If you signed the deed for the property you sold using a signature that matches how you are named on the title, what is the problem? I don’t understand, two deeds. Why are you giving two warranty deeds on the same property?
I hear ya, Dave, and this whole thing does seem quite trivial. However, the people at the County Recorder’s office stated that they have no way to verify that a name signed with a middle initial is the same person without that middle initial. I dug around my County Recorder’s office for examples of a Warranty Deed Correction, and there were a few, but they mostly had to do with the property description issues. I eventually did find one like my issue where the guy did do a Warranty Deed Correction from his name with his initial to his name without.
I guess I didn’t explain my situation that well. What happened, was I took title to the property by signing with my middle initial. Then I sold/conveyed title without my middle initial. This threw a “Grantor Not Vested” issue with the Recorder’s office. Thus, I did a Warranty Deed from the with-initial-name to the without-initial-name which the County Recorder told me should create a clear chain of title transfer/conveyance.
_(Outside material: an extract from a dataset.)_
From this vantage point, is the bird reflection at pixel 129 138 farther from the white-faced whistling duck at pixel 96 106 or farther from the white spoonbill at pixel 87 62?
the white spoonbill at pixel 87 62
What really pisses me off the most is that my title company person “told” me that things should be fine regardless of how I signed. :gored All of this issue stems back from one of my short-sale deals that went “sour”: http://www.reiclub.com/forums/index.php/topic,38384.0.html The Title company I used is buddy-buddy with that funder, so I’m suspicious that the title company might have tripped me up on purpose as a means to “blackmail” me? None of this has any evidence except for that “go with your gut feeling” that many real-estate investors advise.